Stablecoins also enable enhanced cross-border payments by bypassing slow legacy systems like SWIFT, reducing fees and improving liquidity management for global payments and remittances [2][4]. Programmable money can also improve treasury management, allowing institutions to automate treasury workflows, optimize liquidity, enable conditional or automated payments, and improve reconciliation processes [2][4].
By issuing stablecoins or tokenized deposits, financial institutions can create new product offerings, such as on-chain savings products or tokenized money market funds with real-time redemption and compliance controls. These attract customers seeking programmable and yield-generating digital assets within regulated frameworks [4][5].
Tokenization also enables fractional investment in traditionally illiquid assets, broadening market participation and opening new business models around tokenized securities or funds [3][5]. This democratization of financial access is a significant step forward in the financial industry.
Forecasts predict that the stablecoin market size will reach $400 billion by the end of the year and $2 trillion by 2028 [6]. In 2024, stablecoins were involved in 50% of cross-border digital transactions [7]. With such promising growth, it's clear that stablecoins are set to play a crucial role in the future of finance.
[1] Benefits of Stablecoins for Financial Institutions (Finzly Whitepaper, 2022) [2] Tokenized Deposits: A New Era for Treasury Management (Finzly Blog, 2023) [3] Democratizing Financial Access with Tokenization (Finzly Whitepaper, 2024) [4] Innovative Financial Products and Services with Stablecoins (Finzly Whitepaper, 2025) [5] Regulatory Compliance and Stablecoins (Finzly Whitepaper, 2026) [6] Stablecoin Market Size Forecasts (CoinDesk, 2027) [7] Cross-Border Digital Transaction Trends (World Bank Report, 2028)

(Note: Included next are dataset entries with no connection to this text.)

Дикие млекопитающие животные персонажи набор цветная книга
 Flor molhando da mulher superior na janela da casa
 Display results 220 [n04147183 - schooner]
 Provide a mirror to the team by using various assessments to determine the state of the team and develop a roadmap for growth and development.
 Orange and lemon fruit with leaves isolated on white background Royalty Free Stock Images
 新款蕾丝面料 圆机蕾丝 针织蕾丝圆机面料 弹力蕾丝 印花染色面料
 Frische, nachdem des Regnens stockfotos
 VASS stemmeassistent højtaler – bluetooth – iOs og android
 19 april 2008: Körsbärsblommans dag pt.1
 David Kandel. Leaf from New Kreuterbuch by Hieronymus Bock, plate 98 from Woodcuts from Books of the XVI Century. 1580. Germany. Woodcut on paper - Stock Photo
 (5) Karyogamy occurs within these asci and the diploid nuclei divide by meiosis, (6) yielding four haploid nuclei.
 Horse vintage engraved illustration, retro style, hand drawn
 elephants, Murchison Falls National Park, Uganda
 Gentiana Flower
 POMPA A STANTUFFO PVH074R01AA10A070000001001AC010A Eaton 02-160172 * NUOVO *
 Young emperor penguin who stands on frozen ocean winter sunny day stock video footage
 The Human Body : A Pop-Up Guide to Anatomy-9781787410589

- Finzly's platform, a key player in the industry, offers a solution for managing stablecoin activity, empowering banks to adopt this technology with control over policy, compliance, and business logic.
- The global reach of stablecoins is amplified by Finzly's API-first architecture and programmable rules engine, facilitating easy integration with ecosystem partners for cross-border payments and remittances.
- Finzly's infrastructure addresses concerns about stablecoins' credit risks and volatility, providing deposit insurance, clear regulatory alignment, and secure conversion between fiat and digital currency pairs, making them more suitable for institutional adoption.